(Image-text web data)
___
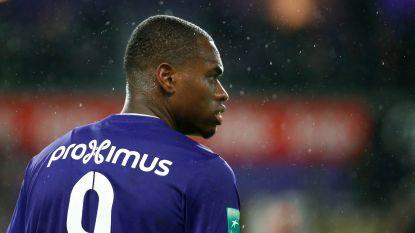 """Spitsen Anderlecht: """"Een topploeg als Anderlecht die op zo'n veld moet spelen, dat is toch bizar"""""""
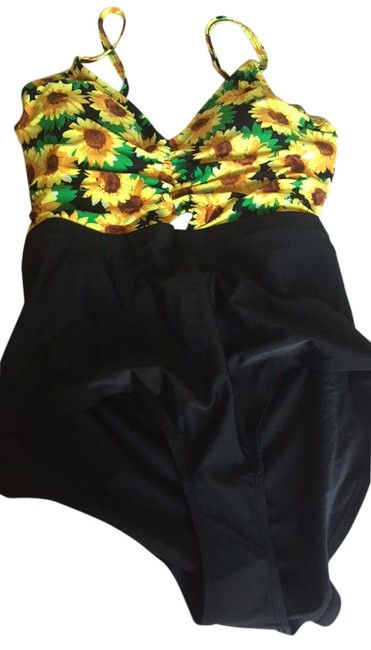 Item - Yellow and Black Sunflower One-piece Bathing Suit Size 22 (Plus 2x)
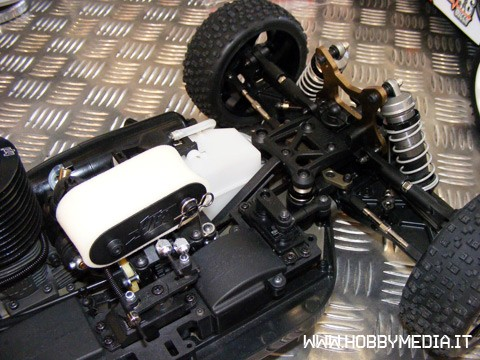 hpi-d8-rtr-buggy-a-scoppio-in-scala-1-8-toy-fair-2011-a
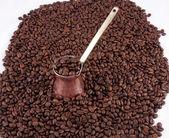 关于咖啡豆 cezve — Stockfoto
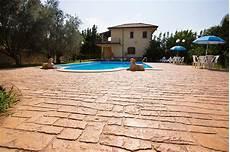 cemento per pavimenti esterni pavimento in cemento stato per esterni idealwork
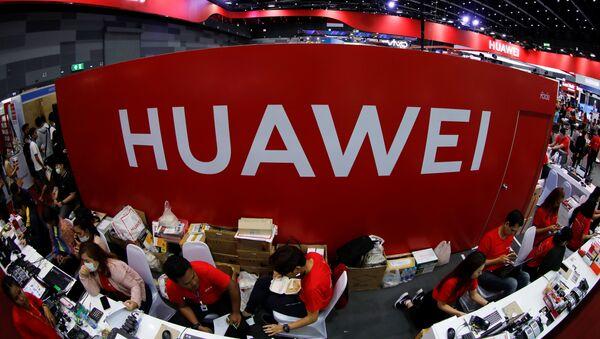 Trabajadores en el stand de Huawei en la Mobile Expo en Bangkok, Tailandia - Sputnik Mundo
___
Transcribe each entry exactly; images stay out.

*PROBLEM SOLUTION*:
 """Spitsen Anderlecht: """"Een topploeg als Anderlecht die op zo'n veld moet spelen, dat is toch bizar"""""""
 Item - Yellow and Black Sunflower One-piece Bathing Suit Size 22 (Plus 2x)
 hpi-d8-rtr-buggy-a-scoppio-in-scala-1-8-toy-fair-2011-a
 关于咖啡豆 cezve — Stockfoto
 cemento per pavimenti esterni pavimento in cemento stato per esterni idealwork
 Trabajadores en el stand de Huawei en la Mobile Expo en Bangkok, Tailandia - Sputnik Mundo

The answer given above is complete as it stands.